══ Passage
Surfacing After Silence

Life. After.

what is a relapse?

my favorite park. again.

So between here, Facebook, and Formspring, I’ve gotten a lot of people questioning the fact that I am still claiming to be recovered.  I’m “rushing things,” or I’m “in denial,” or I’m a hypocrite (yes that was the actual word used) because I “went back to ED.”  On this last one, I will never go back to “ED” because “ED” is not a person.  I don’t personify my cardiac condition, why would I personify this illness, when both are likely to kill me?

Here’s the big headline of the day:   I don’t believe I relapsed.  (And if you’re going to comment on this post without having read the posts since I came back from treatment, do yourself a favor and catch up first.)

According to Merriam-Webster Online, relapse, in the medical sense of the word, means “a recurrence of symptoms of disease after a period of improvement.”

Hold your horses!  According to this definition, I did relapse.  There was a recurrence of symptoms.  Oh no, I’m screwed now.

Except I still maintain I didn’t relapse.  I’m not in denial.  There were symptoms of an eating disorder present and I’m not being so idiotic as to come home from treatment and say goodbye to my outpatient treatment team because “I’m all better now.”  I realize the potential for slipping, and I have frequent appointments with people who have an objective viewpoint and who will be honest with me if they see me having problems.

The eating disorder, in my case, was always a way to cope with emotional stress and a way to deal with the Post Traumatic Stress Disorder.  For a very long time I feared change.  For a very long time I had no skills to cope with these things any other way, and then it took time to learn to trust that the new set of skills I was learning would work just as good, if not better, than the eating disorder ever could.  But then I learned I could cope and be healthy.  (Please keep in mind there is a lot more to the eating disorder, as to how it developed and why it persisted and why it was difficult to let go of.  This paragraph is a very shortened history lesson of my eating disorder.)
════
══ Input data
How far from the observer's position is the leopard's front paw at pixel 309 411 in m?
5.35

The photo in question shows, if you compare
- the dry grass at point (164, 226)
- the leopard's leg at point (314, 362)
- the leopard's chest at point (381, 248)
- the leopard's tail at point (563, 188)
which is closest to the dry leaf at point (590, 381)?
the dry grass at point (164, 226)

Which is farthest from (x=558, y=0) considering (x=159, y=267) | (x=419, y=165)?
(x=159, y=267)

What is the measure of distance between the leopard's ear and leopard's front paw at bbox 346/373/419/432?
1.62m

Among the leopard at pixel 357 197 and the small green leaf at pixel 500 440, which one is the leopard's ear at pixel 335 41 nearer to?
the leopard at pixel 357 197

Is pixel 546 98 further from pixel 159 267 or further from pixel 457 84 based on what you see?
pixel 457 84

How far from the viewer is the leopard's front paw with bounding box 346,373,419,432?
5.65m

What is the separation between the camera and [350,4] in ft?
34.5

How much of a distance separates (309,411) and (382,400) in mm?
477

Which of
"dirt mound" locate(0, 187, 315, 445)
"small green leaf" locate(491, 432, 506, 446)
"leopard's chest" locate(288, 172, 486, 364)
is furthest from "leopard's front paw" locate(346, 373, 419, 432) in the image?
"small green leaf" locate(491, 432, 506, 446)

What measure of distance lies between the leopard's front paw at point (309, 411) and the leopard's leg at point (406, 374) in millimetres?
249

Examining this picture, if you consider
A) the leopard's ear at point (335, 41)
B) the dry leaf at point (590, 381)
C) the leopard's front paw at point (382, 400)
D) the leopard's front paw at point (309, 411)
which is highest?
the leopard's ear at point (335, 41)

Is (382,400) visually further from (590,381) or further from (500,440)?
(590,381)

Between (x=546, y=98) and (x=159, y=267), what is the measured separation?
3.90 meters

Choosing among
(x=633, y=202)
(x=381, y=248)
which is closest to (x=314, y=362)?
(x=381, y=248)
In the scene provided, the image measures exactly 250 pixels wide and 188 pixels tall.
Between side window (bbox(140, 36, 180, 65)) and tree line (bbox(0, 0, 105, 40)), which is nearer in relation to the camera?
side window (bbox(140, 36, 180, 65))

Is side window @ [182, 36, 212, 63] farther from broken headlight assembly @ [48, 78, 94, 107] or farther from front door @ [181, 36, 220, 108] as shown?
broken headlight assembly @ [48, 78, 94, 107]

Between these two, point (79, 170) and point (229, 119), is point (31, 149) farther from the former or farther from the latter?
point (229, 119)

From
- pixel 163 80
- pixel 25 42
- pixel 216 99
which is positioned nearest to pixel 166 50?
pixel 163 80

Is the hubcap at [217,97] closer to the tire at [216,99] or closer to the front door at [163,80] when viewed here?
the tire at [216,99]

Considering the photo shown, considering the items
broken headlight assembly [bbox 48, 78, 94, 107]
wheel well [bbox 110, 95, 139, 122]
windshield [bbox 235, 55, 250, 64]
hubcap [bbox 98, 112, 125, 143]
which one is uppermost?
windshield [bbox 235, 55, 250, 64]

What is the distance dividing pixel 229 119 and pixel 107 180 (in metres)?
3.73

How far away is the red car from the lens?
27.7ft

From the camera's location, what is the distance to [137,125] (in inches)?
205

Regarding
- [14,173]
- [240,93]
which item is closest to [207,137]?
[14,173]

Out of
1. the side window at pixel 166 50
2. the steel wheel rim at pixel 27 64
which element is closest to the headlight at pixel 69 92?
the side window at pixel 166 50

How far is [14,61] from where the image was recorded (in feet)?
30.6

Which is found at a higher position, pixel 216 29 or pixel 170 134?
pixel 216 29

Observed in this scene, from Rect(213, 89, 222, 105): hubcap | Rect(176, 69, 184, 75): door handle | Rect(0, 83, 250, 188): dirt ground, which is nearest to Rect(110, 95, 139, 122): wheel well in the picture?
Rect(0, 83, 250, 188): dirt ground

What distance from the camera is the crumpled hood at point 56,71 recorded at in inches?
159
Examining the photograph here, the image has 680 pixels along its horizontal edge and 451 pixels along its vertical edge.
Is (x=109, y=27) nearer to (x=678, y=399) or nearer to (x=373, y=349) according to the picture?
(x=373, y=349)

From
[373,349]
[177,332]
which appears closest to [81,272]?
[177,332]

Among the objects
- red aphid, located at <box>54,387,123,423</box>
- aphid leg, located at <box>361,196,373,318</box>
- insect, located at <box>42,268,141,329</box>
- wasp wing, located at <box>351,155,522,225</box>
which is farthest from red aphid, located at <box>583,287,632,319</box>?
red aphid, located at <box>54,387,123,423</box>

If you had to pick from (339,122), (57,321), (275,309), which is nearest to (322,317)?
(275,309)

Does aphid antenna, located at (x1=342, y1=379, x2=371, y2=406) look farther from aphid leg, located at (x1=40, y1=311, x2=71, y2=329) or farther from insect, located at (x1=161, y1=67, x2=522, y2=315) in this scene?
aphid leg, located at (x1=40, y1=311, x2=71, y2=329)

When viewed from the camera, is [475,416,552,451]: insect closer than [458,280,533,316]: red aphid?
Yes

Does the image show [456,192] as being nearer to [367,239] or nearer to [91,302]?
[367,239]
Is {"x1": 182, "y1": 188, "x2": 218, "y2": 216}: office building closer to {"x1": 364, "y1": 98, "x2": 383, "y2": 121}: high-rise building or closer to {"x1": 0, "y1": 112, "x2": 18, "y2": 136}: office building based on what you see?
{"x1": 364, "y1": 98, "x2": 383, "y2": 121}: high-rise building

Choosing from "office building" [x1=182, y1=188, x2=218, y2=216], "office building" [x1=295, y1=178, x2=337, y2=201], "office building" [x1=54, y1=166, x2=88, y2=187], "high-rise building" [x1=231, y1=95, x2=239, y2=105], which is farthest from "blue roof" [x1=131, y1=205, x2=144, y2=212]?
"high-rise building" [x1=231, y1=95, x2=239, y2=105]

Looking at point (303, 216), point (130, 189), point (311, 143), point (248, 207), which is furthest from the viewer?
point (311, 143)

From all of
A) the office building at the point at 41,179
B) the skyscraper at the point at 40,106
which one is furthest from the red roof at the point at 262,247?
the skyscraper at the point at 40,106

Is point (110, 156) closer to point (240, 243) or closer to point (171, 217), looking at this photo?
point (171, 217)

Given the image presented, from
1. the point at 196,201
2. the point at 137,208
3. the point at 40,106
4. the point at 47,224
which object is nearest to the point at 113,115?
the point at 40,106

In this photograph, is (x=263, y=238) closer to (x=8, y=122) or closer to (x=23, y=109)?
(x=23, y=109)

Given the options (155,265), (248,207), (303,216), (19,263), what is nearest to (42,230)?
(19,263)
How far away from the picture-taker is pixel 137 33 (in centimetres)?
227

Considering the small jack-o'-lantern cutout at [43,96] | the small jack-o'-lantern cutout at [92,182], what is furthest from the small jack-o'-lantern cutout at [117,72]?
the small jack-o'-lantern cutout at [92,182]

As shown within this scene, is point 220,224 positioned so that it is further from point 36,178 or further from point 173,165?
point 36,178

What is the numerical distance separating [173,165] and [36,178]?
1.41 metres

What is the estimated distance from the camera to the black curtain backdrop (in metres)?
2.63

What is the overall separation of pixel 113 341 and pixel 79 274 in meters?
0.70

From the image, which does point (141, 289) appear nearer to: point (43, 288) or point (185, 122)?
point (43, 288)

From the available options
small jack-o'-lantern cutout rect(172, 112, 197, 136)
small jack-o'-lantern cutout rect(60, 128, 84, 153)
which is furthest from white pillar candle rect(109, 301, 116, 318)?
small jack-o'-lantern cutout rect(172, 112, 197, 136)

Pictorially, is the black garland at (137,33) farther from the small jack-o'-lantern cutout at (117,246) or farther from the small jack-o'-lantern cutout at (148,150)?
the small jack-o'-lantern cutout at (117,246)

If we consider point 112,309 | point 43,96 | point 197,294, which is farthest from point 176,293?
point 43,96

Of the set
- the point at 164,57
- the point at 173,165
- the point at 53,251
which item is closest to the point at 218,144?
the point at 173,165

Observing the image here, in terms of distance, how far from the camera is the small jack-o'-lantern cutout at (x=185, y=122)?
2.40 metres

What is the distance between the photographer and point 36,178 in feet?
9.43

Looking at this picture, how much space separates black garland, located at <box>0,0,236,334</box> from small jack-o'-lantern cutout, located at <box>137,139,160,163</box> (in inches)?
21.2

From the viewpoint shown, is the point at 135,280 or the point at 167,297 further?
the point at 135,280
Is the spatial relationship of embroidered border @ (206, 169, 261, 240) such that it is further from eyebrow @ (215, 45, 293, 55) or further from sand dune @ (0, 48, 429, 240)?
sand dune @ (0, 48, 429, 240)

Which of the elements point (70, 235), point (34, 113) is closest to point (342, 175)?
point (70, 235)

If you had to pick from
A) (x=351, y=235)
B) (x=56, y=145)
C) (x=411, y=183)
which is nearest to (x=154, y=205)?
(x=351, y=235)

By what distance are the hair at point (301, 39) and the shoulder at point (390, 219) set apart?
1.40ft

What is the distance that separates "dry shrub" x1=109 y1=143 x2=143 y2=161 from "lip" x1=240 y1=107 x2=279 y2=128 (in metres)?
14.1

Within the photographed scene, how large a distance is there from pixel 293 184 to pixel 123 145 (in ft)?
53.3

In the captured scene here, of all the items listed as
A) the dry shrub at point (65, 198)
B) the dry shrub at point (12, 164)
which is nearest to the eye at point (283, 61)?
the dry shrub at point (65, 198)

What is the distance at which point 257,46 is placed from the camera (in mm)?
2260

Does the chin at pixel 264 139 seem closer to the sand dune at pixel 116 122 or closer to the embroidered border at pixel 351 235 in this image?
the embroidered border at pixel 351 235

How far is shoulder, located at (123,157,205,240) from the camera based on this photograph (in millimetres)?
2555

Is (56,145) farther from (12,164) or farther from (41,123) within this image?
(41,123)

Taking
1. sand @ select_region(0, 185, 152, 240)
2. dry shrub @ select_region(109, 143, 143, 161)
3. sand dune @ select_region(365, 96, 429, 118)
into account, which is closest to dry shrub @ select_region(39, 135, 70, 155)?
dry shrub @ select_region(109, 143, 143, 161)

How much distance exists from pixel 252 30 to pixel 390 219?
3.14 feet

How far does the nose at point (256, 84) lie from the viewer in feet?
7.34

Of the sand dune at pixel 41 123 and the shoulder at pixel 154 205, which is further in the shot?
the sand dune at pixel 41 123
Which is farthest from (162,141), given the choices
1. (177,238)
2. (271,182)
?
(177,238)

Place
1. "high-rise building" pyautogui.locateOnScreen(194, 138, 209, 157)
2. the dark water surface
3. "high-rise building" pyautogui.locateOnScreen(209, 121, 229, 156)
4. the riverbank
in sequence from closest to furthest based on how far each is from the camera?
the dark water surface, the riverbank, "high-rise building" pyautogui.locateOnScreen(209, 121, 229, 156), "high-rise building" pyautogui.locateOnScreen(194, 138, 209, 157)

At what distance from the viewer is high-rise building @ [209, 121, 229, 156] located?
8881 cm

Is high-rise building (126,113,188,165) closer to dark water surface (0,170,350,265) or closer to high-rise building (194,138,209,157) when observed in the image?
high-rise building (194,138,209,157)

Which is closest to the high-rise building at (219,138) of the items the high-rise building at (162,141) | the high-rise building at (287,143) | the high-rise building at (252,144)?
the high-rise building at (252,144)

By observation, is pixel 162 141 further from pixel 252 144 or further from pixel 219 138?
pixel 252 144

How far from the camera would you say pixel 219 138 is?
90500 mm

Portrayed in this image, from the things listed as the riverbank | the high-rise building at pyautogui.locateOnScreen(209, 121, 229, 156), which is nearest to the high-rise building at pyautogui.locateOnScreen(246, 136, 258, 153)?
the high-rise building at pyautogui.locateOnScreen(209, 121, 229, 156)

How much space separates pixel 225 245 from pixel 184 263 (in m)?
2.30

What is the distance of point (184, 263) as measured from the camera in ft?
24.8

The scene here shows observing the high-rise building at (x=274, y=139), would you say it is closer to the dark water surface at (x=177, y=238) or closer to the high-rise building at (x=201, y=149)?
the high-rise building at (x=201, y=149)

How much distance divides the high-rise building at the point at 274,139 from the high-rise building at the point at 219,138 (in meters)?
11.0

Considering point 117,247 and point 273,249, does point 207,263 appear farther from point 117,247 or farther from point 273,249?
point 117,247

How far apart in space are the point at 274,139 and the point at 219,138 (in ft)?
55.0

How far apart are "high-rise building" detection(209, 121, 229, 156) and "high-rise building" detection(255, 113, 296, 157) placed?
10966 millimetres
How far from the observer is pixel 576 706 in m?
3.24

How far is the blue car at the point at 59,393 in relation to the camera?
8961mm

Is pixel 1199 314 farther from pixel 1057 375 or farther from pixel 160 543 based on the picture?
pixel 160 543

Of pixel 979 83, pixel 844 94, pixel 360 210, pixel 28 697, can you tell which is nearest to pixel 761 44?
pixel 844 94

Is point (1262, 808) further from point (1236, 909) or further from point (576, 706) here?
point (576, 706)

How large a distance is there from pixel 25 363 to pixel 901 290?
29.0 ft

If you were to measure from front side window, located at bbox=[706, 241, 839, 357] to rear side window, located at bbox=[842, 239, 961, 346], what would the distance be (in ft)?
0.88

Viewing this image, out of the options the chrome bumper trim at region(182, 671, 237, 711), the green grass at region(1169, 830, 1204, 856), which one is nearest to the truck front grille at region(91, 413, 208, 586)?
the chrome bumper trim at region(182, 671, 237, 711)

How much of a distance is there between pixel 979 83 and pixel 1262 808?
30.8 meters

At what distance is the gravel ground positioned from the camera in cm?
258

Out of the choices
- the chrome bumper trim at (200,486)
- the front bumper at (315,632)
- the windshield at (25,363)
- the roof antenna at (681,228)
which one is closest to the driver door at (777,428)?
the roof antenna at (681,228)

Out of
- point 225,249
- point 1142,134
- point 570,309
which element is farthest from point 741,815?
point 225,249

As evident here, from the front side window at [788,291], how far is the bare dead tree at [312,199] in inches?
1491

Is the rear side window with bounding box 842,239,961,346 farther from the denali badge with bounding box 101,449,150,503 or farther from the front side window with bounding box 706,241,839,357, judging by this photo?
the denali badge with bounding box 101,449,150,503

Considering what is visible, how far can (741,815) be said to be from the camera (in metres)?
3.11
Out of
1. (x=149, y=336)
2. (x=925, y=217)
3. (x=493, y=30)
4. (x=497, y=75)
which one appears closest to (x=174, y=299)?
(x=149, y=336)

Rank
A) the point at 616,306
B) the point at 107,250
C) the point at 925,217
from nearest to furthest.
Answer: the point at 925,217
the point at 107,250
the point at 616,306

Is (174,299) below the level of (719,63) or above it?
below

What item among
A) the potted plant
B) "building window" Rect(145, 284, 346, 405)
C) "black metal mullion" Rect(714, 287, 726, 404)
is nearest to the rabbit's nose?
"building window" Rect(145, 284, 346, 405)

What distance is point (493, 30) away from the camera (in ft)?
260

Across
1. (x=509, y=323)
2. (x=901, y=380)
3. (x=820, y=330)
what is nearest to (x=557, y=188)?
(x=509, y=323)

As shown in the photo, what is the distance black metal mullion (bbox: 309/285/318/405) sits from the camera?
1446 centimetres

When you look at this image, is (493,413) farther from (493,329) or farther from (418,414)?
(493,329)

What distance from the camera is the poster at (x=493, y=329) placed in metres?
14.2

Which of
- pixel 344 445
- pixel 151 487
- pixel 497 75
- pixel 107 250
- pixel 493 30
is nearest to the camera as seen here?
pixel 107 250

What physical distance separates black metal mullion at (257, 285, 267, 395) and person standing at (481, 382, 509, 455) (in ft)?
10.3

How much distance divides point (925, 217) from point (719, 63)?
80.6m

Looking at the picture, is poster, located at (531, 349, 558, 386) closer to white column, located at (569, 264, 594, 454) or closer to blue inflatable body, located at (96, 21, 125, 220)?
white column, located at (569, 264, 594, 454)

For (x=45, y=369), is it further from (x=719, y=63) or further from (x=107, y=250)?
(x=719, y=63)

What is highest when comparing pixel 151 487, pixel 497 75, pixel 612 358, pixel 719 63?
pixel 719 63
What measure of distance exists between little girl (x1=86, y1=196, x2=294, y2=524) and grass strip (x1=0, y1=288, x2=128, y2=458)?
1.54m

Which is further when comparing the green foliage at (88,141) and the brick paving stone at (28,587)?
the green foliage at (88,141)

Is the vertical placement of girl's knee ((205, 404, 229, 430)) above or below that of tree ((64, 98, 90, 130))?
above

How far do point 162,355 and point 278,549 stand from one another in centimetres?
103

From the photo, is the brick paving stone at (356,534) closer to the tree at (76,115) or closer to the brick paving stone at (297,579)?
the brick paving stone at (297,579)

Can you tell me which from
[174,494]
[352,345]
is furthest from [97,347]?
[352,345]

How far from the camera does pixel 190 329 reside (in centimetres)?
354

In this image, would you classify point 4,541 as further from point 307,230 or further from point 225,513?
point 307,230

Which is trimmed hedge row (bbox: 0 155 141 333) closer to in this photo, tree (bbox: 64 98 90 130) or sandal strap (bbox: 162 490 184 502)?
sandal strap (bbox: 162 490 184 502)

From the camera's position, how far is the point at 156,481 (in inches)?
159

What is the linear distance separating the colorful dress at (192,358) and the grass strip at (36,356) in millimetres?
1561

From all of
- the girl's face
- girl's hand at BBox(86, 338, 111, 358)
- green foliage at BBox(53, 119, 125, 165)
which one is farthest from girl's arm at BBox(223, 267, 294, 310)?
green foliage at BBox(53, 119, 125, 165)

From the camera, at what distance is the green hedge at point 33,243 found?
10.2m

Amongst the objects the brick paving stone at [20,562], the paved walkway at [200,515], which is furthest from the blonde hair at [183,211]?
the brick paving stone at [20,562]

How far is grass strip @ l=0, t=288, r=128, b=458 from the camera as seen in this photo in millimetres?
════
Answer these questions about the relapse post.
(a) What word does the writer say someone actually used to describe them?
(b) Which dictionary does the post quote for the meaning of "relapse"?
(c) What two things does the writer say the eating disorder was a way to cope with or deal with?

(a) Hypocrite.
(b) Merriam-Webster Online.
(c) Emotional stress and Post Traumatic Stress Disorder.